The pure joy that I experience when people I care about lives begin to change is why I left my 30-year career, and why I choose to spend my days helping people learn what the very rich already know: That the tax code was written for them, that private investments often can dramatically decrease tax liabilities, but you don't have access to them unless you are one of them. I'm determined to educate and open the door into the club, so that my friends and family can keep more of their hard-earned money.

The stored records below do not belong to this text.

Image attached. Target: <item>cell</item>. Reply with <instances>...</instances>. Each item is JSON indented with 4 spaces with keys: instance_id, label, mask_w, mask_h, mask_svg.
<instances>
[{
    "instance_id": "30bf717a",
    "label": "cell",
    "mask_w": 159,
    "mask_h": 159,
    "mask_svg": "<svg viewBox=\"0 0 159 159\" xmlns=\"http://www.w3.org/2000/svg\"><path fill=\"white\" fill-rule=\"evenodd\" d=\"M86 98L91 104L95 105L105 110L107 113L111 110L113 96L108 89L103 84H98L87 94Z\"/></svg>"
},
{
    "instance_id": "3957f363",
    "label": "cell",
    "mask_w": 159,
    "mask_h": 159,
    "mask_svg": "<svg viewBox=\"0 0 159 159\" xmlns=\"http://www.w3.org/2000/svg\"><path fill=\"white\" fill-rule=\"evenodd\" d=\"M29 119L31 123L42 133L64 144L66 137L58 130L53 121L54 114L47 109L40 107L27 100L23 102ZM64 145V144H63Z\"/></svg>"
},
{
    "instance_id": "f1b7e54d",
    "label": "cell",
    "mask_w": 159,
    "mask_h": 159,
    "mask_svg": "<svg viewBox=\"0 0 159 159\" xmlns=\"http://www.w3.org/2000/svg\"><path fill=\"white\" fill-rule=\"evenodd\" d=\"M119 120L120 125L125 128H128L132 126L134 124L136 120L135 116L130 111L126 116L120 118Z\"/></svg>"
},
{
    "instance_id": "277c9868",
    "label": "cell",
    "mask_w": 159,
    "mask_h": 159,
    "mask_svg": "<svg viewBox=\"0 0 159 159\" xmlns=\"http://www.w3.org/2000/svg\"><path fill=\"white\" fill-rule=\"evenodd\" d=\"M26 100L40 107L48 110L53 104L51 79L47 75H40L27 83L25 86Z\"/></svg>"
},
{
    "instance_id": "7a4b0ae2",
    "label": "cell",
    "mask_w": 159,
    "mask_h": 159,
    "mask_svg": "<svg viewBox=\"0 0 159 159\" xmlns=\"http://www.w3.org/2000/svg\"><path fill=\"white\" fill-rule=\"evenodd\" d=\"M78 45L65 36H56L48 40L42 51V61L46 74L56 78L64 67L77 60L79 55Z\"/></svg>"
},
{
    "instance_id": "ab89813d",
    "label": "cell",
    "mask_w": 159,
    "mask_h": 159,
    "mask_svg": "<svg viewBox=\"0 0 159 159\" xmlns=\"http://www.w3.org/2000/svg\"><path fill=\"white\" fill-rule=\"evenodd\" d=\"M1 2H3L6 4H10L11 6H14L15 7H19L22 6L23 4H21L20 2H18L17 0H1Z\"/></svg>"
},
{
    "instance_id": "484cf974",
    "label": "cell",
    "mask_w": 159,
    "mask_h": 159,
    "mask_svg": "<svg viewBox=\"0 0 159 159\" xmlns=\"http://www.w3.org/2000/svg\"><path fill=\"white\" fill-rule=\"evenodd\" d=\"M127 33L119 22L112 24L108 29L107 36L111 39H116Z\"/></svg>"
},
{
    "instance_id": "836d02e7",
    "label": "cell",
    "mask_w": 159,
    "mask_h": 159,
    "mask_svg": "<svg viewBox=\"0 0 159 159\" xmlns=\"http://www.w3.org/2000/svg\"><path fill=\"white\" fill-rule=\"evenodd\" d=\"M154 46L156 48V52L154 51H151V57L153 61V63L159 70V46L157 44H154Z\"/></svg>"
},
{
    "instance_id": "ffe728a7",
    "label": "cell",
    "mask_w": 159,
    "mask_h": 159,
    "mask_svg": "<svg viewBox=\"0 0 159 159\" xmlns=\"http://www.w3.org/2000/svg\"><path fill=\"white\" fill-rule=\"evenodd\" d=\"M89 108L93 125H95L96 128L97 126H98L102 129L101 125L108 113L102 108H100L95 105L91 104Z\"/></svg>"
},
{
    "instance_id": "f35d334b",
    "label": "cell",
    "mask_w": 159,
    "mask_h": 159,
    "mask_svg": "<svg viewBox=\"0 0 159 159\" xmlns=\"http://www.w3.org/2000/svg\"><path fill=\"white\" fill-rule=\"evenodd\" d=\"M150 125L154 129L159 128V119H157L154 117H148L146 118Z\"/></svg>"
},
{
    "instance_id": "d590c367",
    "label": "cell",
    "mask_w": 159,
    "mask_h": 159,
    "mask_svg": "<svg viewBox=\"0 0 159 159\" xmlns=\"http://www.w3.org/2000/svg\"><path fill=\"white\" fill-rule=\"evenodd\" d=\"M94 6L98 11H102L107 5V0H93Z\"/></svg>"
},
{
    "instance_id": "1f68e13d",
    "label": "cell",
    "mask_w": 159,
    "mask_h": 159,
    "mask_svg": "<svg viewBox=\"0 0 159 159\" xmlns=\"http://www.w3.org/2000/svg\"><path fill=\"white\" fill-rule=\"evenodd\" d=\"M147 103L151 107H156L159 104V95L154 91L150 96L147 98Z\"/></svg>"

I’m not a tax professional, but here is why tax time gets better for me each year:

  • Every syndication I invest in takes place within a single-purpose LLC. That is, an entity that is created within which we are all owners, and we buy an apartment community together.
  • We are PASSIVE investors/owners of that apartment community.
  • That entity earns income, but it also generates capital expenses, depreciation, etc. that can offset that income.
  • Because of the way our tax code is written, even though there are cash distributions, and even though the asset is appreciating and net operating income is rising, the expenses and depreciation that is happening within the LLC almost always results in a tremendous passive loss.
  • Because we are passive investors, passive losses always offset passive gains.

What that means to me as an investor, is that instead of making $8,000 on a $100,000 investment, my tax document that I file, (issued by the LLC entity called a K-1), shows that I LOST way more than $8,000. Therefore, I have $8,000 in my pocket that I don’t pay taxes on. PLUS, my $100,000 investment continues to grow. When the asset is sold, I may have to "recapture" those taxes, but there are often other ways to continue to defer them. 


Contrast that with the stock market where I have to SELL THE ASSET to make any money at all, and then PAY CAPITAL GAINS immediately on the profits. Couple that with the minimal risk inherent in a class B multifamily apartment community vs the risk in the market, and you can quickly understand how my life has changed.